■ **Instrucciones**
A) Enumera los aspectos más urgentes del sistema de I+D que se mencionan en el fragmento de texto.
B) Reescribe las entradas desde la primera hasta la línea que contiene "3. (x=487, y=296)", ambas incluidas, sustituyendo "distance" por "separation" sin cambiar nada más.

■ **Fragmento de texto**
──────────────────────────────

Ciencia Crítica pretende ser una plataforma para revisar y analizar la Ciencia, su propio funcionamiento, las circunstancias que la hacen posible, la interfaz con la sociedad y los temas históricos o actuales que le plantean desafíos. Escribimos aquí Fernando Valladares, Raquel Pérez Gómez, Joaquín Hortal, Adrián Escudero, Miguel Ángel Rodríguez-Gironés, Luis Santamaría, Silvia Pérez Espona, Ana Campos y Astrid Wagner.

Nepotismo y escasez: una estrategia perdedora

Gasto total en I+D en España en el período 2000-2012. Datos: Informe COTEC 2014.

La investigación científica siempre ha sido una paria del gobierno de España y de la mayoría de los gobiernos regionales. Una actividad incómoda que suele estar en manos de políticos sin experiencia ya que, al no mover grandes cantidades de dinero, no permite tampoco ejercer mucha influencia. Una paria itinerante que, en las cuatro últimas legislaturas, cambió cuatro veces de ministerio, hasta acabar en el de Economía, donde languidece ahora.

Hace unos años, una pequeña asociación interdisciplinar de científicos y tecnólogos preparó una serie de recomendaciones estratégicas sobre política de I+D en España. Sólo algunas llegaron a buen puerto, pero merece la pena volverlas a leer y comprobar lo poco que ha avanzado el sistema en sus aspectos más urgentes: financiación estable y predecible; estructuración de la carrera científica; movilidad del personal científico; reducción del nepotismo y la endogamia; introducción de evaluaciones transparentes, fiables y con consecuencias; tolerancia cero ante el fraude científico, el conflicto de intereses y el acoso laboral.

──────────────────────────────

■ **Material del ejercicio**
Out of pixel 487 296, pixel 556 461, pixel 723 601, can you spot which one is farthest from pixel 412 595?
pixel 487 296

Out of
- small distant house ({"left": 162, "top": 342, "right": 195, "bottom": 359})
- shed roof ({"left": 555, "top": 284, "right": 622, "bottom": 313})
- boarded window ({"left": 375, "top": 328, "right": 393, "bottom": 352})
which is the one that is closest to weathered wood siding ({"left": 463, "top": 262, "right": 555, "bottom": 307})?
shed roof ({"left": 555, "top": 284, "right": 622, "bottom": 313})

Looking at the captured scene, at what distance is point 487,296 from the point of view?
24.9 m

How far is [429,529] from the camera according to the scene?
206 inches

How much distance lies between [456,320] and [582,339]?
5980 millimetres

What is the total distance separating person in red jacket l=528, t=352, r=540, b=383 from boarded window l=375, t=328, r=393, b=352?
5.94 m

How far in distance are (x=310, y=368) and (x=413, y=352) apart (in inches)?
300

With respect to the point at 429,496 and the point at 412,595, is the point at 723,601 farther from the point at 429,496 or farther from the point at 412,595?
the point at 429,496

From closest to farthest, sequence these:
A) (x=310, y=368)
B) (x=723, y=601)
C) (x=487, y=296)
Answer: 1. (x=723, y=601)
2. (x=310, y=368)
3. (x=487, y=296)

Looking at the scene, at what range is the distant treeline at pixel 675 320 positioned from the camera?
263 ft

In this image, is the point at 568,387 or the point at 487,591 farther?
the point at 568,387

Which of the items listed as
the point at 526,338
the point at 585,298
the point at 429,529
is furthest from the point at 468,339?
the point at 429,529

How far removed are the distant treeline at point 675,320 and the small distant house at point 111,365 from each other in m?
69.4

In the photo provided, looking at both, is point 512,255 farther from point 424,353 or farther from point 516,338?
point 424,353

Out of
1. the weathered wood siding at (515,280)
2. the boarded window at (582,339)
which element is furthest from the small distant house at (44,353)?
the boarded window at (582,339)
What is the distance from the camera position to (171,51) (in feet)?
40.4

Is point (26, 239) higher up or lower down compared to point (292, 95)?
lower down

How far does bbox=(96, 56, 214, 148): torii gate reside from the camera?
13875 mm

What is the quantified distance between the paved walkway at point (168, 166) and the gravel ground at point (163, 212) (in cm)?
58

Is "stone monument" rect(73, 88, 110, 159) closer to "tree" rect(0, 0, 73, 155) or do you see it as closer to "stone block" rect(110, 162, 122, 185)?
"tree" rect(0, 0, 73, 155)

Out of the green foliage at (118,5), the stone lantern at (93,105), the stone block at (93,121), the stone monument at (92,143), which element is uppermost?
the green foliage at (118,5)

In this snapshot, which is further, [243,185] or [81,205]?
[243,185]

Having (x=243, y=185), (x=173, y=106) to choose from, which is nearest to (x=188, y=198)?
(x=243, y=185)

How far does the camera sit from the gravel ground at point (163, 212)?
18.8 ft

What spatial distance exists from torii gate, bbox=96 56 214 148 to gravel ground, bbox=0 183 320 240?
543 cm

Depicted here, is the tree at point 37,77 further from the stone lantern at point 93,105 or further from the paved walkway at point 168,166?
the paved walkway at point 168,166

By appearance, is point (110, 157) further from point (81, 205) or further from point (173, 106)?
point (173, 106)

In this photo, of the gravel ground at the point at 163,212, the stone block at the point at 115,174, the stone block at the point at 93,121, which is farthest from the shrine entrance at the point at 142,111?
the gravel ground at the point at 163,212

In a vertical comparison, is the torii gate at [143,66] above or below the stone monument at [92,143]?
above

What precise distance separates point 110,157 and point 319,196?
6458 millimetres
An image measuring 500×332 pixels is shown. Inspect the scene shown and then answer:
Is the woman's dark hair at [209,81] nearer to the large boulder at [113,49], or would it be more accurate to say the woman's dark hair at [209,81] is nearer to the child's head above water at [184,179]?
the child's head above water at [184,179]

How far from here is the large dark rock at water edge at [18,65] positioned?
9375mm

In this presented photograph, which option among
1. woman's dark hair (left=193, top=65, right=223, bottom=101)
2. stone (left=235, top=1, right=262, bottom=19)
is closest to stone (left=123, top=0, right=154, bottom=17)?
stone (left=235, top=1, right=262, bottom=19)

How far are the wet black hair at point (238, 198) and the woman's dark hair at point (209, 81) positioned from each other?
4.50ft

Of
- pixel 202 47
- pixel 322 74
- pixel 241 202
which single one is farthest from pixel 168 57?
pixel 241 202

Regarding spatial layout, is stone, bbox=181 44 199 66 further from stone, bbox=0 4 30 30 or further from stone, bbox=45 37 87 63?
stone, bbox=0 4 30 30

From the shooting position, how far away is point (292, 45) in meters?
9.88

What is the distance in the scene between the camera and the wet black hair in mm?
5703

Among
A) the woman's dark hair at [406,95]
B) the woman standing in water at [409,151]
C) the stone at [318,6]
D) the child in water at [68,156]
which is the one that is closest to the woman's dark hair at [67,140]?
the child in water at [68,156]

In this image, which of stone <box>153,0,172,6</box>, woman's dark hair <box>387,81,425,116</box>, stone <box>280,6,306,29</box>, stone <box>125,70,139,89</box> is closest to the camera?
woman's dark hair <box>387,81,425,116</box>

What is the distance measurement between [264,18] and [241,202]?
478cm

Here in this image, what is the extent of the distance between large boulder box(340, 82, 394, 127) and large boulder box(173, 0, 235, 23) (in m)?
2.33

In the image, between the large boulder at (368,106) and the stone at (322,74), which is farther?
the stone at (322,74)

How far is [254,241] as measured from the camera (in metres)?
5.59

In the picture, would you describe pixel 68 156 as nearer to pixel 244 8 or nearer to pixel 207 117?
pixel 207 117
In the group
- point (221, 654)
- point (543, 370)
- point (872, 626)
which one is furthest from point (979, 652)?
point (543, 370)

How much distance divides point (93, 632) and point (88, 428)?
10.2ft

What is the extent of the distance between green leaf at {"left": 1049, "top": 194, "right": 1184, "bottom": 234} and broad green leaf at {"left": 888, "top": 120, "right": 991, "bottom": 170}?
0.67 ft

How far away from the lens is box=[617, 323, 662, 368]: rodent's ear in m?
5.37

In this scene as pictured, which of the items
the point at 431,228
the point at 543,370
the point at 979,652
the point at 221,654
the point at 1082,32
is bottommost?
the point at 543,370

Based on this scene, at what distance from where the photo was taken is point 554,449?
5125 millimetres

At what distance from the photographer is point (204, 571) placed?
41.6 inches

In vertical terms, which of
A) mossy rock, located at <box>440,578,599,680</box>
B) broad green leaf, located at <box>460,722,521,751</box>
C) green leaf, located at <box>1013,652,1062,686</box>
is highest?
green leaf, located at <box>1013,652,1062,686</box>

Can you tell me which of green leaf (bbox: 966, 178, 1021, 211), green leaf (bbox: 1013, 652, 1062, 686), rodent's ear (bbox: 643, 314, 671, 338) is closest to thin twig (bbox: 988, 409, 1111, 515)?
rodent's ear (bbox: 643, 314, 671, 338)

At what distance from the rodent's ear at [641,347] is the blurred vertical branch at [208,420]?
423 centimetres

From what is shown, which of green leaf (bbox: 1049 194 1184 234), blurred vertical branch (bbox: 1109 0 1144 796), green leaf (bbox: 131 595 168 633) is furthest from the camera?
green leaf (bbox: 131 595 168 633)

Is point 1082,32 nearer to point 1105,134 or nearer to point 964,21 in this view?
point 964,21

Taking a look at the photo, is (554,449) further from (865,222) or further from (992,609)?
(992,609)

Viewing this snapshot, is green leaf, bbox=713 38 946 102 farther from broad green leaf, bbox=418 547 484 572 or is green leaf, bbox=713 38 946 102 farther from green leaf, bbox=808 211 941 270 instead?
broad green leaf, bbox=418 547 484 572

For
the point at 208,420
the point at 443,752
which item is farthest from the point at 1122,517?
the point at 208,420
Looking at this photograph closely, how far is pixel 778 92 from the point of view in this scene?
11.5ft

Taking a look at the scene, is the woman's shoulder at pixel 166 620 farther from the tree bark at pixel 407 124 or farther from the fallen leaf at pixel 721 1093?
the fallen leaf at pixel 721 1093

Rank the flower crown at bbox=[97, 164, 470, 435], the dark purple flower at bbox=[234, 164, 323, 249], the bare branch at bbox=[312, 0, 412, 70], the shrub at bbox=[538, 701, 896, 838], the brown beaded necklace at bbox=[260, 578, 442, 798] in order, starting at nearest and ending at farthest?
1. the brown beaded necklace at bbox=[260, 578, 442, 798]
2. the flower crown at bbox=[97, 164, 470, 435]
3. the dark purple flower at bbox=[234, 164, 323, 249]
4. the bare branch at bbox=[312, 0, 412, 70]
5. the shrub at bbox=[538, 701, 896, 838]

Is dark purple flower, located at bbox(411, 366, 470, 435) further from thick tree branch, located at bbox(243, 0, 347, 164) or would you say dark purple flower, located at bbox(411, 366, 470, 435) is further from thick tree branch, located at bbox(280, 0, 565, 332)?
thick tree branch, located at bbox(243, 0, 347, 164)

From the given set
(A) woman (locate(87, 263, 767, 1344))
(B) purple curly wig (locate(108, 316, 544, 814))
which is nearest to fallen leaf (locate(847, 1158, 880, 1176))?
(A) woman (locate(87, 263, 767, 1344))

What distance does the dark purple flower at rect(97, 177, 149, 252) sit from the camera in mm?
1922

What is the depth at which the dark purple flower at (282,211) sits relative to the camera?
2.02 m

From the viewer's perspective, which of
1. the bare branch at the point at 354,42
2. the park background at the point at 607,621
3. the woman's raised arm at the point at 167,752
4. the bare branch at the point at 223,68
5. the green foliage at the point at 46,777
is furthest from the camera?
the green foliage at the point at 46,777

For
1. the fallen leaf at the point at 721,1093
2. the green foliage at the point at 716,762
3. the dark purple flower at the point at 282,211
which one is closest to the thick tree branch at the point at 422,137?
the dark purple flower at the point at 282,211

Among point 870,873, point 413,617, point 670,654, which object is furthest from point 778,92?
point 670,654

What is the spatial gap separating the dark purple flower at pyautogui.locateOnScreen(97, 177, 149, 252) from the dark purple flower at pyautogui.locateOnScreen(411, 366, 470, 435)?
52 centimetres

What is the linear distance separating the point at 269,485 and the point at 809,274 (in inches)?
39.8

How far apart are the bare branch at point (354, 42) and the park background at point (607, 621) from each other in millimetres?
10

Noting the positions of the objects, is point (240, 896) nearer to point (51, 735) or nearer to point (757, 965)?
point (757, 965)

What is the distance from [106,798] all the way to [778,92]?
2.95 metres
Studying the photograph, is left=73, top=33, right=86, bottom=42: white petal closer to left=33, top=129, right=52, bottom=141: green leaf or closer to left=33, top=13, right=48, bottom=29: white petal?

──────────────────────────────

■ **Soluciones por tarea**
A)
- Financiación estable y predecible
- Estructuración de la carrera científica
- Movilidad del personal científico
- Reducción del nepotismo y la endogamia
- Introducción de evaluaciones transparentes, fiables y con consecuencias
- Tolerancia cero ante el fraude científico, el conflicto de intereses y el acoso laboral

B)
Out of pixel 487 296, pixel 556 461, pixel 723 601, can you spot which one is farthest from pixel 412 595?
pixel 487 296

Out of
- small distant house ({"left": 162, "top": 342, "right": 195, "bottom": 359})
- shed roof ({"left": 555, "top": 284, "right": 622, "bottom": 313})
- boarded window ({"left": 375, "top": 328, "right": 393, "bottom": 352})
which is the one that is closest to weathered wood siding ({"left": 463, "top": 262, "right": 555, "bottom": 307})?
shed roof ({"left": 555, "top": 284, "right": 622, "bottom": 313})

Looking at the captured scene, at what separation is point 487,296 from the point of view?
24.9 m

How far is [429,529] from the camera according to the scene?
206 inches

How much separation lies between [456,320] and [582,339]?
5980 millimetres

What is the total separation separating person in red jacket l=528, t=352, r=540, b=383 from boarded window l=375, t=328, r=393, b=352?
5.94 m

How far in separation are (x=310, y=368) and (x=413, y=352) apart (in inches)?
300

With respect to the point at 429,496 and the point at 412,595, is the point at 723,601 farther from the point at 429,496 or farther from the point at 412,595?
the point at 429,496

From closest to farthest, sequence these:
A) (x=310, y=368)
B) (x=723, y=601)
C) (x=487, y=296)
Answer: 1. (x=723, y=601)
2. (x=310, y=368)
3. (x=487, y=296)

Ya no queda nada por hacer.